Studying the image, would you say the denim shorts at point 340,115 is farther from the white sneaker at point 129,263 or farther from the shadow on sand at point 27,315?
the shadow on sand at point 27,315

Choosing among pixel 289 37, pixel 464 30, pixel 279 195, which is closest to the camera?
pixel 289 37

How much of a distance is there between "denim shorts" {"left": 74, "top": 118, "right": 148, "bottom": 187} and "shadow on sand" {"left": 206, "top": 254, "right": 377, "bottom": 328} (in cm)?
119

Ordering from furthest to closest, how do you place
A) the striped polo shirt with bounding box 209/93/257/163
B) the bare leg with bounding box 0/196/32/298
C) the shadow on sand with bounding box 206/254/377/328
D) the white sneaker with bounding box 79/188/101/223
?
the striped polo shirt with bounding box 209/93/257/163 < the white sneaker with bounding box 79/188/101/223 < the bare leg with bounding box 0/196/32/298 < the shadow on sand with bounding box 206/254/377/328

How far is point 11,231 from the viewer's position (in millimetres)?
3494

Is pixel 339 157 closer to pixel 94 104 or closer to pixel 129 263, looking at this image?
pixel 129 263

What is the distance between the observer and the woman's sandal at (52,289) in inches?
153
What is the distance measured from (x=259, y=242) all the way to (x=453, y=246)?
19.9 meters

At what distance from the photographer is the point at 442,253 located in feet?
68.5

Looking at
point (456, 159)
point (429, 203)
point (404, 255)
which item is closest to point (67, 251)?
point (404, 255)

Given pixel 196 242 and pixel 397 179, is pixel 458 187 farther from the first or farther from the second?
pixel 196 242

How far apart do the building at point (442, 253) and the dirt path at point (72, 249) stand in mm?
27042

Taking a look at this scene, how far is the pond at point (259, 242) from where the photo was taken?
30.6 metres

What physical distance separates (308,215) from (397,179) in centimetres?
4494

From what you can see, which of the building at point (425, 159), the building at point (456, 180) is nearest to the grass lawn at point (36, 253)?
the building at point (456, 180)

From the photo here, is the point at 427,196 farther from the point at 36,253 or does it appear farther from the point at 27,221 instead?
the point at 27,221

- Task instructions: Reproduce word for word every line from the one containing "What physical distance" through the end of the entries, inclusive.

- Written solution:
What physical distance separates (308,215) from (397,179) in centimetres?
4494

From what you can see, which of the building at point (425, 159), the building at point (456, 180) is nearest to the grass lawn at point (36, 253)?
the building at point (456, 180)

From the photo here, is the point at 427,196 farther from the point at 36,253 or does it appear farther from the point at 27,221 instead?
the point at 27,221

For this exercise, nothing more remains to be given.